Contour annotation records:
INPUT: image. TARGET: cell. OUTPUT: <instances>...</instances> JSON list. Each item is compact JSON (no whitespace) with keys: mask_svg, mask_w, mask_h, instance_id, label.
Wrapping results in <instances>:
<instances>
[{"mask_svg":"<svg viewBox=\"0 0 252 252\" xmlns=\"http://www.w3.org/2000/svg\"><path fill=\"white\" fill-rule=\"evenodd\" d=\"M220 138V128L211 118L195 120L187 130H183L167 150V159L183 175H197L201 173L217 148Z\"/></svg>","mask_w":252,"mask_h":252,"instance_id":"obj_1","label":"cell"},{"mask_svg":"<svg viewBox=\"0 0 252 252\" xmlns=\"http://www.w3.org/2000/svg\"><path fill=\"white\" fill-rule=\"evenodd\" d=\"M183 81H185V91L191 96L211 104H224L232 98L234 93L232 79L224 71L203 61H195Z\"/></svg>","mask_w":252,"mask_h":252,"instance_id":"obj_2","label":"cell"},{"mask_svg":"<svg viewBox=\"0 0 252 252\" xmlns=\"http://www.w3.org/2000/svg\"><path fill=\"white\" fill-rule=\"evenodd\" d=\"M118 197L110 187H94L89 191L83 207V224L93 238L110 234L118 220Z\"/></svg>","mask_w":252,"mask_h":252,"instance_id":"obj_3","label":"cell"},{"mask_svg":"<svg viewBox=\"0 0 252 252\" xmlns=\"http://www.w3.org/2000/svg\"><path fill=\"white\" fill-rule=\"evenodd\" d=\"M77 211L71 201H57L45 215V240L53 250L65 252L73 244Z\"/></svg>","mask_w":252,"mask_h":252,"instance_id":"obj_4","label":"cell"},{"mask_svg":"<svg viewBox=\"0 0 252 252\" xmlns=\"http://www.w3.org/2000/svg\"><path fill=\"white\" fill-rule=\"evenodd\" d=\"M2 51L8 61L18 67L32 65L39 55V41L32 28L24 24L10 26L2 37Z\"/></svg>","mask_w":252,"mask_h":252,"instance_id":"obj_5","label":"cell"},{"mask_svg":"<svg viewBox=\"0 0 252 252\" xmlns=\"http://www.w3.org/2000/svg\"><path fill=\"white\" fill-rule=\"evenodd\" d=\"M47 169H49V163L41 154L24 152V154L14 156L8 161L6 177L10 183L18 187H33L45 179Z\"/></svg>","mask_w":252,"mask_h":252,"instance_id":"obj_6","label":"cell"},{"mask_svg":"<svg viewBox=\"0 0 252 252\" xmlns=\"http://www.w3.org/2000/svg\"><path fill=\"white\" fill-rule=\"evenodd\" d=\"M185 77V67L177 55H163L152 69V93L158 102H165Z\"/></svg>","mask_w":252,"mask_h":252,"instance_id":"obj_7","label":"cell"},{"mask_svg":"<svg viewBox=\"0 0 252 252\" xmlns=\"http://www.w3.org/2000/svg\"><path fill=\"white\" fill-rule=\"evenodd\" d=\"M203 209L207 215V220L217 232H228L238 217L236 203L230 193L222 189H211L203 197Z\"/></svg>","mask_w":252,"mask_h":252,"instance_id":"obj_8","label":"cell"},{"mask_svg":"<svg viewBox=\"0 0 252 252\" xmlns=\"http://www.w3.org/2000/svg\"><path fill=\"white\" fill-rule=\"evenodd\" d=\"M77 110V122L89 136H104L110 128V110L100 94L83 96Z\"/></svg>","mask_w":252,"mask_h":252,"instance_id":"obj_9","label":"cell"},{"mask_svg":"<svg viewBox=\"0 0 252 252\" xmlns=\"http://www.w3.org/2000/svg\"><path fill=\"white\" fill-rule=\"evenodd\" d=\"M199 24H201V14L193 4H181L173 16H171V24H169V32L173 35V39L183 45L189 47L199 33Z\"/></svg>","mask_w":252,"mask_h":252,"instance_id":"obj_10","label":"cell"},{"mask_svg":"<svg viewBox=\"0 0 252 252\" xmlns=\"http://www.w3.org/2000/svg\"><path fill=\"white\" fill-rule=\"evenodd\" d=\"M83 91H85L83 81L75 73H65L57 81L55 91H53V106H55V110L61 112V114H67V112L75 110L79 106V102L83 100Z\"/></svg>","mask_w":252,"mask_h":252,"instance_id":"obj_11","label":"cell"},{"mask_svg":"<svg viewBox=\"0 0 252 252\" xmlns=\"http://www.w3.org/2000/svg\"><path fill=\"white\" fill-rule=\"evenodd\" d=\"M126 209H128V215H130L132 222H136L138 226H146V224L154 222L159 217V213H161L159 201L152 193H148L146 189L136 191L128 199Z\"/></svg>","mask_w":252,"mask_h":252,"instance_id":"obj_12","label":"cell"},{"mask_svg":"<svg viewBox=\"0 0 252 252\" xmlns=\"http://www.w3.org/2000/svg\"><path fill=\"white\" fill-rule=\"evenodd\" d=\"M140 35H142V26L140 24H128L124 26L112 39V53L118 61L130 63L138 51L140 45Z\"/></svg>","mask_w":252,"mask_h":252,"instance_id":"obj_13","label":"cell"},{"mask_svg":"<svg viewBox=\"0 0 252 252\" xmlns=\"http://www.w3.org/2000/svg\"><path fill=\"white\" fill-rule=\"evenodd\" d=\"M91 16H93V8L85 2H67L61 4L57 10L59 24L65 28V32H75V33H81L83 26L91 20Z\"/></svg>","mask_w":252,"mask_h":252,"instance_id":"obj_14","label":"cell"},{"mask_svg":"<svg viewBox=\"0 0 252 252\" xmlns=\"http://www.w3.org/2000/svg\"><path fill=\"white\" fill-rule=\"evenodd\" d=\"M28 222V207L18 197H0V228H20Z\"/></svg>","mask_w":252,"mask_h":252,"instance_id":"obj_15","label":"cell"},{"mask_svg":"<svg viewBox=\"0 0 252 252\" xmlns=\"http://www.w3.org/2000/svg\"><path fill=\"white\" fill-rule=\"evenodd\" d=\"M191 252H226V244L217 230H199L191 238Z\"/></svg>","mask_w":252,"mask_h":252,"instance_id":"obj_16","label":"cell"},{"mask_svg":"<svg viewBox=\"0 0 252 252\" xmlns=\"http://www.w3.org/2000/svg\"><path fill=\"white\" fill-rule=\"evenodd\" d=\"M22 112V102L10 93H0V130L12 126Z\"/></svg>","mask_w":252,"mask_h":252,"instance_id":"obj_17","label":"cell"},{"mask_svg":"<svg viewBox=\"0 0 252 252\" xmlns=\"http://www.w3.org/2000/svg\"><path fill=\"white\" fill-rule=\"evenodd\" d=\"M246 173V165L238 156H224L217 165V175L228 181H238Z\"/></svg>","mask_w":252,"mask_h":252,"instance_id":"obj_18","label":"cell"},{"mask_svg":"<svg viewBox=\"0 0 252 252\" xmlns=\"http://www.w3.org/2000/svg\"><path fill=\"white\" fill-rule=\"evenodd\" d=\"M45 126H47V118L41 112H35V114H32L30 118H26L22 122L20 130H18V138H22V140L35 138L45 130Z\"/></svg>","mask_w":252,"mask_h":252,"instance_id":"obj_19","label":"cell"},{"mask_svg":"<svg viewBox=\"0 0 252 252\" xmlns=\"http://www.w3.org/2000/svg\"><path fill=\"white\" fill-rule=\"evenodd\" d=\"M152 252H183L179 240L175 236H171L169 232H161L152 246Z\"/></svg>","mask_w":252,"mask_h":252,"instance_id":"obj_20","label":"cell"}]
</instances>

» **WHAT TO DO**
State how many lines in the records above contain the string "instances", giving only the number.

» **SOLUTION FOR THIS PROBLEM**
4